> [Page extract]:
:::
Meanwhile, Boehner and Cantor’s offices are grousing about the “extreme right wing” of the party — you know, those of us who don’t think it a strong “game plan” involves running scared from Harry Reid while the infrastructure for administering ObamaCare is built and financed.

Trading the optics of meeting your (tiny) cuts to the budget for an agreement to raise the debt ceiling and keep the government open — all while leaving untouched the $105 billion the Dems snuck through to fund ObamaCare even after they lost power in the House — is not going to do it.

The current leadership is not of the TEA Party. They need to get on board or get out of the way. Simple as that.

5 Replies to “"U.S. Debt Jumped $72 Billion Same Day U.S. House Voted to Cut Spending $6 Billion"”

  1. Bordo says:

    These people are junkies.

    I mean, look at them. “OK, man, I’m going to get clean this time, I swear. But, you know…easy does it and all that.”

    Like every fucking smackhead I ever ran across when I was a cop. Most of them wound up dead. A few got the point and got right with the Lord, as it were. ALL of them had to hit rock bottom before they did, though.

    Apparently, these motherfuckers don’t feel they’ve hit rock bottom. Unfortunately, they’re going to drag us all there with them. Our intervention failed.

  2. Joe says:

    Idiotic. GOP just happy they are not blamed for shutting down government because focus groups told them so.

    The only focus group they should be concerned with is the one that convenes in November.

    Meanwhile, Mommar is about to crush Libyan rebels and the U.S. is now mulling air strikes. Well that will be moot in a day. A nondecision is a decision too, but less was at stake in Illinois when Obama voted “present” there.

  3. LBascom says:

    Meanwhile, Boehner and Cantor’s offices are grousing about the “extreme right wing” of the party […] The current leadership is not of the TEA Party

    The establishment GOP thinks the TEA Party is the “extreme right wing”.

    I’m just surprised they haven’t called us racists yet.

  4. Obstreperous Infidel says:

    Oh, they’re thinking it, Lee. You bet your ass they are thinking it. There is very little difference between the pragmatists and the left. Statists they are and statists they always will be. And they both will use any canard/weapon they possess to attack their ideological opponents with.

  5. LBascom says:

    I was reading this at AOS:

    A little while ago, CalPERS (California’s giant pension system) was pondering reducing their “expected rate of return” calculation from a ludicrous 7.75% to a merely ridiculous 7.5%. This was ostensibly to bring future funding rates into closer contact with reality. (Not much closer, though; the actual rate of return considered “safe” is around 4%.) […]

    A decrease in the Calpers rate of return to 7.5% would have bumped up what local California governments pay on behalf of government workers by 1.5% to 3% of payroll costs each year and 3% to 5% of what they pay on behalf of police officers, firefighters and other public-safety officers, a Calpers spokeswoman said.
:::
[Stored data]
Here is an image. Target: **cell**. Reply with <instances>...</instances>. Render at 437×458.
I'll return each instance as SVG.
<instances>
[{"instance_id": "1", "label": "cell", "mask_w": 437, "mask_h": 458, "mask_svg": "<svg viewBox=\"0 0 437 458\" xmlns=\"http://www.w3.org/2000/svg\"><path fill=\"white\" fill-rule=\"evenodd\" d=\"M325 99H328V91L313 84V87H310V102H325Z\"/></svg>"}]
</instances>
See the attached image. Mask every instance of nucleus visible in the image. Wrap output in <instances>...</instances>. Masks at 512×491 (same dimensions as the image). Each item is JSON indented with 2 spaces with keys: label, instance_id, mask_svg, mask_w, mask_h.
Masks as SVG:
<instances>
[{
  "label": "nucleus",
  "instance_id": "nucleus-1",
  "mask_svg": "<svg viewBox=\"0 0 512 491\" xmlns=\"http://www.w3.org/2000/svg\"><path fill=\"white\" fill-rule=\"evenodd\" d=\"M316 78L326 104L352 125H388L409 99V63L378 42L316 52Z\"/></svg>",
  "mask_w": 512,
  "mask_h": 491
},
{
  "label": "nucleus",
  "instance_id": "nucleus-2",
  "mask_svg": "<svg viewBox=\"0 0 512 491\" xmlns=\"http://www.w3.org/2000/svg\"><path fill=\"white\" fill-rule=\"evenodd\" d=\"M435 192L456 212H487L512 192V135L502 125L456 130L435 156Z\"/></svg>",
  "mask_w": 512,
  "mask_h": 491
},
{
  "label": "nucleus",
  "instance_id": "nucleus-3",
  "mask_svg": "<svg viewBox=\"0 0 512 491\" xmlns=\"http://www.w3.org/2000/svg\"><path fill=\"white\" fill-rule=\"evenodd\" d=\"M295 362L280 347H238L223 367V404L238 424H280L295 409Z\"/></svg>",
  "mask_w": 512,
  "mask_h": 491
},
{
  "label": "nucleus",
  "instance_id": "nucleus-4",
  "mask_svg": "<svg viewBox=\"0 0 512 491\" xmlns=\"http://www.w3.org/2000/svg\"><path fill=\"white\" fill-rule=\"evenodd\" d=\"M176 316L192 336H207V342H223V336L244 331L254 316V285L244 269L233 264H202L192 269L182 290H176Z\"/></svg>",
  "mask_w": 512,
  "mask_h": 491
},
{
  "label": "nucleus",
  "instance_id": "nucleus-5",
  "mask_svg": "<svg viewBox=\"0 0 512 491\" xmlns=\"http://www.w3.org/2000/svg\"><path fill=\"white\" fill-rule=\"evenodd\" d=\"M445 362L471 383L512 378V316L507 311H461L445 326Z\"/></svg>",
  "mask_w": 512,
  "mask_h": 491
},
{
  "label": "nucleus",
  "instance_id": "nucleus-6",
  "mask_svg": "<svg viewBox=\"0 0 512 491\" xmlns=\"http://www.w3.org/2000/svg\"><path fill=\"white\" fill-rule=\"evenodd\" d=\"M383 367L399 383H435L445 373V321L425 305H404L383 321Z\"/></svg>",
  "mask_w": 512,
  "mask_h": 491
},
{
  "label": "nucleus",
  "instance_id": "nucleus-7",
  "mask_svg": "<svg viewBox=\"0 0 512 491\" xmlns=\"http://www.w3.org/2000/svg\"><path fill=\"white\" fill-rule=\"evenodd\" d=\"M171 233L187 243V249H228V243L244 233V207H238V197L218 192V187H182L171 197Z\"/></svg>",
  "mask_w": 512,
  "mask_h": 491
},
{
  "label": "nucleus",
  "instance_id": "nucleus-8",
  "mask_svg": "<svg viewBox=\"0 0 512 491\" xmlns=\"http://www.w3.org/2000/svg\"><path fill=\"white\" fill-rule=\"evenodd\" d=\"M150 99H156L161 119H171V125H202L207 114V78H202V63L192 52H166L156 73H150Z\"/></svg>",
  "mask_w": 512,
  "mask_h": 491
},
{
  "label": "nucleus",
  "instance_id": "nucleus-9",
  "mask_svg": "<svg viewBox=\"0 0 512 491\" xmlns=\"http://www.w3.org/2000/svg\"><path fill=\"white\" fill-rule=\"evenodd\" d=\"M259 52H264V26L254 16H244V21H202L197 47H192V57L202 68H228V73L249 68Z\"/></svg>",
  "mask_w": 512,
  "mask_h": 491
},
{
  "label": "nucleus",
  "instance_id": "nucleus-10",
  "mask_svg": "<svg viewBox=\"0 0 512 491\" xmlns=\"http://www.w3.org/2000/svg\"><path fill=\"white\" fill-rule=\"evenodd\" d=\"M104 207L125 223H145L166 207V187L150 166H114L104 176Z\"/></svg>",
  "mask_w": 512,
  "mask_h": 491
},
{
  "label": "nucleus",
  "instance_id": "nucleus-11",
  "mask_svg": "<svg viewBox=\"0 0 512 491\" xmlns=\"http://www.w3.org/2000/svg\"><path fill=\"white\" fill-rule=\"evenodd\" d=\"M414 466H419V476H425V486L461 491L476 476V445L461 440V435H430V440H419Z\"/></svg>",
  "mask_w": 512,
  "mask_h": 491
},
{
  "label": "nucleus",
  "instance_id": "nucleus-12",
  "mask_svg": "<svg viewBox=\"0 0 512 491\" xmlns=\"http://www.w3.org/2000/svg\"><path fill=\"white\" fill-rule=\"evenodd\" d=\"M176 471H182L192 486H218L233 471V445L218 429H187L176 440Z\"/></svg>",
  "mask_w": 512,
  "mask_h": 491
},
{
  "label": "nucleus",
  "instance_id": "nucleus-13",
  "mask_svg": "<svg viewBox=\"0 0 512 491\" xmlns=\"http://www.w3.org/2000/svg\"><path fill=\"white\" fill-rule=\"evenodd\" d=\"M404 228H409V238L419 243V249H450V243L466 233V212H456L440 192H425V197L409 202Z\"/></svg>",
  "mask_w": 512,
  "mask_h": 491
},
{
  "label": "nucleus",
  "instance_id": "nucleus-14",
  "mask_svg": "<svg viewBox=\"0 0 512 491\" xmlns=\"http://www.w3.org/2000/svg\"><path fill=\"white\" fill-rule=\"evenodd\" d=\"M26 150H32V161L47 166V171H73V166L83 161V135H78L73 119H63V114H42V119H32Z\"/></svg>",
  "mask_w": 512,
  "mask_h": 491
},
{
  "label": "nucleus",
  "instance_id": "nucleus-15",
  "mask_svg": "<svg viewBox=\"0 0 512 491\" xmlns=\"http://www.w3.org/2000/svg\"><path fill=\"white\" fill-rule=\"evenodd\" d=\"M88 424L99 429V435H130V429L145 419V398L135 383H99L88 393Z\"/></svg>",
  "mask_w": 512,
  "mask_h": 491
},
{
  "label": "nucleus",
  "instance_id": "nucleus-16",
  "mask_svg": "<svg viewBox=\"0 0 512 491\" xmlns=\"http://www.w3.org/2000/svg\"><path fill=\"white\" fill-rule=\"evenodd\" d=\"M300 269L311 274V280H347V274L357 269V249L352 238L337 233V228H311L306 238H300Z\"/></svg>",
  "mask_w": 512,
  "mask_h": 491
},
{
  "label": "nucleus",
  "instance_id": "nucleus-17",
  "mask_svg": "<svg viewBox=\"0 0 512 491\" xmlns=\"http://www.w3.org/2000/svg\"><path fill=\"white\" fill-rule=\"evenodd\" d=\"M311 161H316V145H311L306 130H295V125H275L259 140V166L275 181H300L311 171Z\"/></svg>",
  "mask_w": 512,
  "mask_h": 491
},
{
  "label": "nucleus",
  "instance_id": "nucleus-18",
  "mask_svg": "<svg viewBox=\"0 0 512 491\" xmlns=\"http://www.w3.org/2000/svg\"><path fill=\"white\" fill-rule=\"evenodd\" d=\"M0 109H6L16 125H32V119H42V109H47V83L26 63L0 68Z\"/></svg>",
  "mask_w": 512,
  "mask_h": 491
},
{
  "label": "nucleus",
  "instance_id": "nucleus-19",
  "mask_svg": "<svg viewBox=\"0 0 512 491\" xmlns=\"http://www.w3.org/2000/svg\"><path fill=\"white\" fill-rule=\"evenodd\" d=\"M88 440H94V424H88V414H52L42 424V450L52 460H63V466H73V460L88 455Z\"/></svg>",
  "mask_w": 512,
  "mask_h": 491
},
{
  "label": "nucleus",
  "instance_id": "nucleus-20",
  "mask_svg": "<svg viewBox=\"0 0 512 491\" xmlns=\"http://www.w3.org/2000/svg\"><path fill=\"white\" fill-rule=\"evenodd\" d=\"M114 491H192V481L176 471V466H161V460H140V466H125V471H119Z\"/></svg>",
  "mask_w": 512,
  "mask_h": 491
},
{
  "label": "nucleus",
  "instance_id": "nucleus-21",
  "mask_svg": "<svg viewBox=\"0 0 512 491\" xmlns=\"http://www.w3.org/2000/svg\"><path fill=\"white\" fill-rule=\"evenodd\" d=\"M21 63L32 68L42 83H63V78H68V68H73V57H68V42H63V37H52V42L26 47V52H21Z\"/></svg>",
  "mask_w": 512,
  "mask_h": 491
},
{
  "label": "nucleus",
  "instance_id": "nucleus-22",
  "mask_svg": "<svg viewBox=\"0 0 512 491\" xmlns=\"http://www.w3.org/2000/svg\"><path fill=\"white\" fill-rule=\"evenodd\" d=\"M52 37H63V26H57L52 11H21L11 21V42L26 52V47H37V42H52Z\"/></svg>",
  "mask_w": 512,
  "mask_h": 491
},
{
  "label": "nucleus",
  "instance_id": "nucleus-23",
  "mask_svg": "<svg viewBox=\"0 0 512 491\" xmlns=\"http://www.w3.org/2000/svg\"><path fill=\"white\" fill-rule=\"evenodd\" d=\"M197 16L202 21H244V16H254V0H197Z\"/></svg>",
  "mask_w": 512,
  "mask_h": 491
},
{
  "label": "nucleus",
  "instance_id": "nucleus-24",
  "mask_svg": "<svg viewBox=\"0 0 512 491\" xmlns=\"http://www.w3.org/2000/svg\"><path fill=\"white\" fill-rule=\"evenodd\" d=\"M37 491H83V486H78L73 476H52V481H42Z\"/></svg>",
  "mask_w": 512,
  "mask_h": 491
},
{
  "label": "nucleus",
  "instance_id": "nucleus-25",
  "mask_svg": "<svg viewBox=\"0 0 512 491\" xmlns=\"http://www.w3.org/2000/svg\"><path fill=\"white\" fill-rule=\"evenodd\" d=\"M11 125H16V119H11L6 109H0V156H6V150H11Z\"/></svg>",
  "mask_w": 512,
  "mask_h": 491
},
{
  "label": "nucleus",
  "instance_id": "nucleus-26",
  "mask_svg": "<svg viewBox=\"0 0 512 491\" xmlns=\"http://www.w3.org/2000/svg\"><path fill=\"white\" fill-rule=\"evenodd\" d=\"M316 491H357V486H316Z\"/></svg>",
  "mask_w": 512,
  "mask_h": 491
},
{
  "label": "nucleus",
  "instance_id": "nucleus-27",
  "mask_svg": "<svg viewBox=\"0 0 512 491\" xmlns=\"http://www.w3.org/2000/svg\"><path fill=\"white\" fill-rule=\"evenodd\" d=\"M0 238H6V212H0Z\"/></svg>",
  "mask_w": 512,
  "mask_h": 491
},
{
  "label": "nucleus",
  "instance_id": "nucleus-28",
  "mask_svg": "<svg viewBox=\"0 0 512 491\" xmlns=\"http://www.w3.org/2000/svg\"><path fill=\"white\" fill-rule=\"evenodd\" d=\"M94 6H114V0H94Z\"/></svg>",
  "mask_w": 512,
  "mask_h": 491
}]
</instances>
:::
> [Problems to solve]:
A) According to the page extract, how much did the Dems sneak through to fund ObamaCare?
B) Retype the part of the page extract that opens with the words containing "5 Replies to" and closes with "they did, though.".

> [Exercise results]:
A) $105 billion

B)
5 Replies to “"U.S. Debt Jumped $72 Billion Same Day U.S. House Voted to Cut Spending $6 Billion"”

  1. Bordo says:

    These people are junkies.

    I mean, look at them. “OK, man, I’m going to get clean this time, I swear. But, you know…easy does it and all that.”

    Like every fucking smackhead I ever ran across when I was a cop. Most of them wound up dead. A few got the point and got right with the Lord, as it were. ALL of them had to hit rock bottom before they did, though.